— WHAT TO DO —
- A) According to the Ira Ellsworth Robinson biography, in what year was he admitted to the bar?
- B) Copy the stretch of the Ira Ellsworth Robinson biography from "Ira Ellsworth Robinson" through "Radio Commission (1928-32).", word for word.
- C) Write the next part of the Ira Ellsworth Robinson biography, starting after its last sentence.

— PROVIDED PASSAGE —
Ira Ellsworth Robinson (September 16, 1869, near Grafton, Taylor County, West Virginia – October 28, 1951, Philippi, West Virginia) was a politician, judge, and the first chairman of the Federal Radio Commission (1928-32).

Biography
Robinson graduated from the Fairmont State Normal School in 1889 and then studied law, being admitted to the bar in 1891. From 1896 to 1900, he was the Taylor County prosecuting attorney. He was a member of the Board of Regents of the State Normal School system from 1901-07. Robinson was elected to the West Virginia Senate for the 1903-04 session and was then appointed to the Supreme Court of Appeals of West Virginia in 1907, being elected in 1908 to the remainder of the unexpired term (through 1915).

— GIVEN ENTRIES —
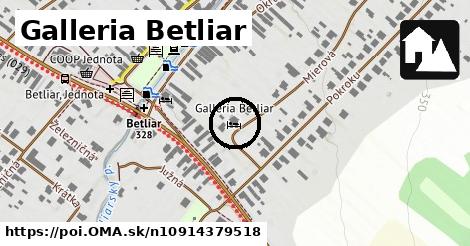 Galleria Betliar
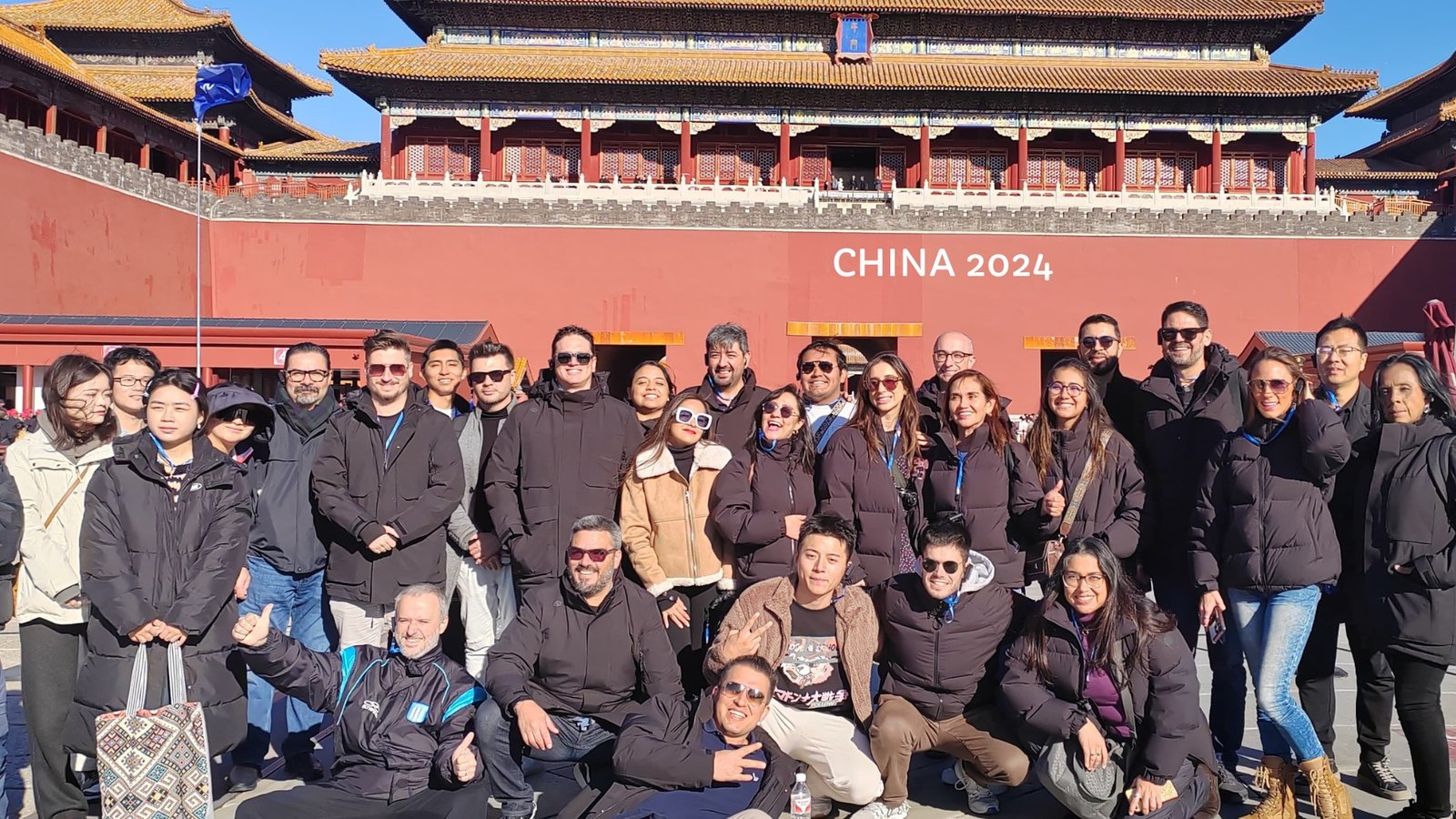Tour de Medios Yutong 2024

==

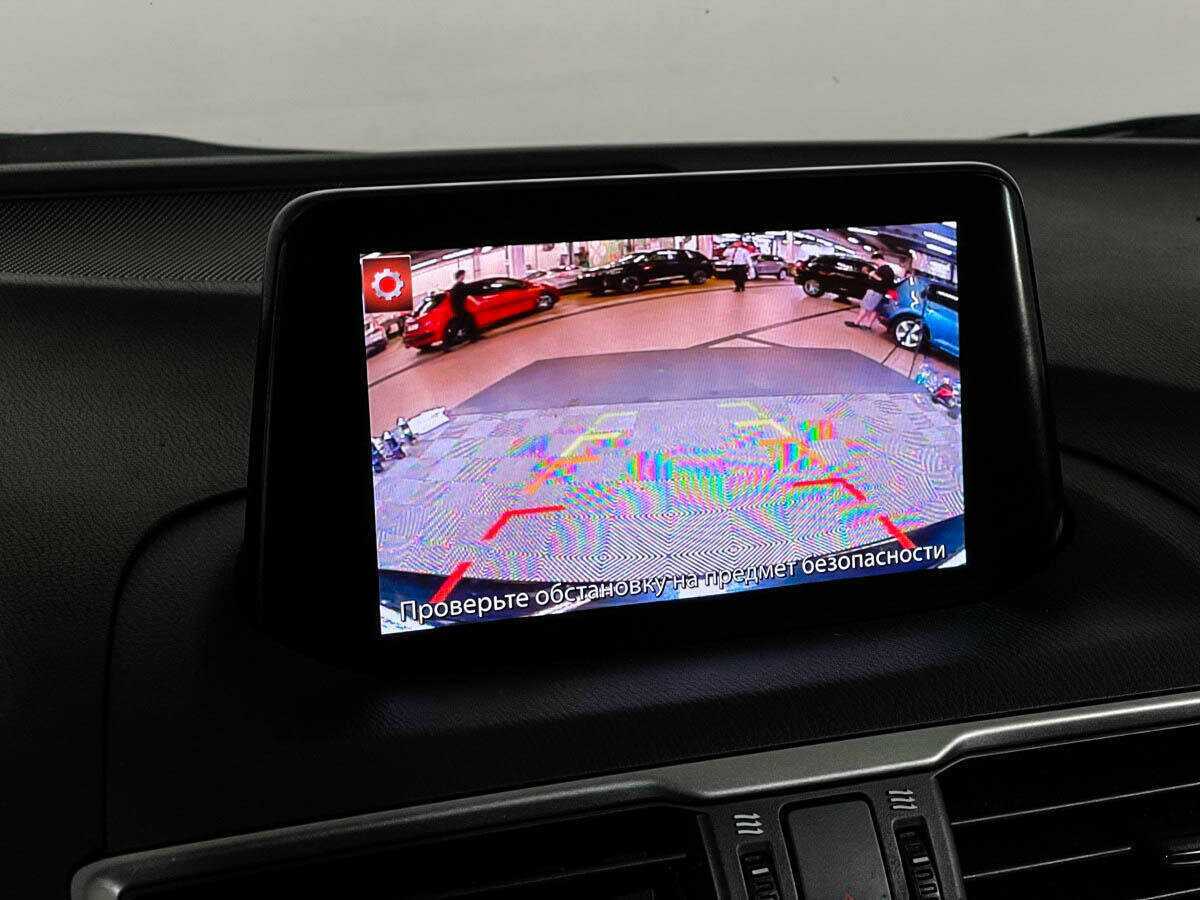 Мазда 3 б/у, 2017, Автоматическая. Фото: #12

==

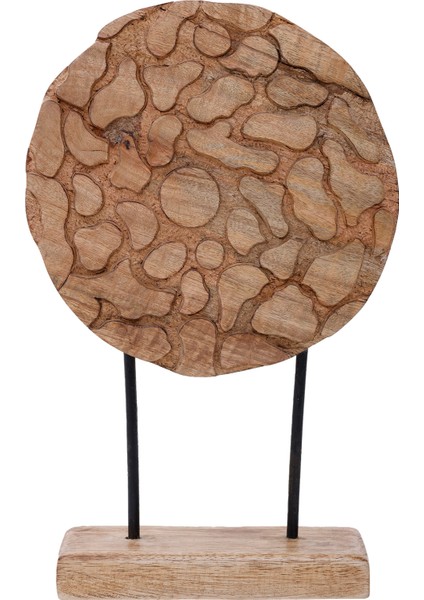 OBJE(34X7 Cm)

— ANSWERS TO THE EXERCISES —
- A) 1891

- B)
Ira Ellsworth Robinson (September 16, 1869, near Grafton, Taylor County, West Virginia – October 28, 1951, Philippi, West Virginia) was a politician, judge, and the first chairman of the Federal Radio Commission (1928-32).

- C)
In 1916, Robinson was the Republican nominee for governor of West Virginia, losing by a narrow margin to Democrat John J. Cornwell. In 1917-18, he served as the chairman of the draft board for northern West Virginia. In 1921, he was put in charge of administration of the federal War Minerals Relief Act.

In 1920, Robinson purchased an 1870 mansion in Barbour County which he renamed Adaland Mansion after his wife; it is now a museum.  It was listed on the National Register of Historic Places in 1995.

In 1928, Robinson was appointed to the Federal Radio Commission and became its first chairman; he resigned in January 1932. He presided over the 1928 reallocation known as General Order 40, although he opposed it as too favorable to network radio stations. He helped mold much of the early regulation of radio in the US.

Robinson was forced to sell Adaland later in life and died in considerable financial difficulties. He is buried in Bluemont Cemetery in his birthplace of Grafton, West Virginia.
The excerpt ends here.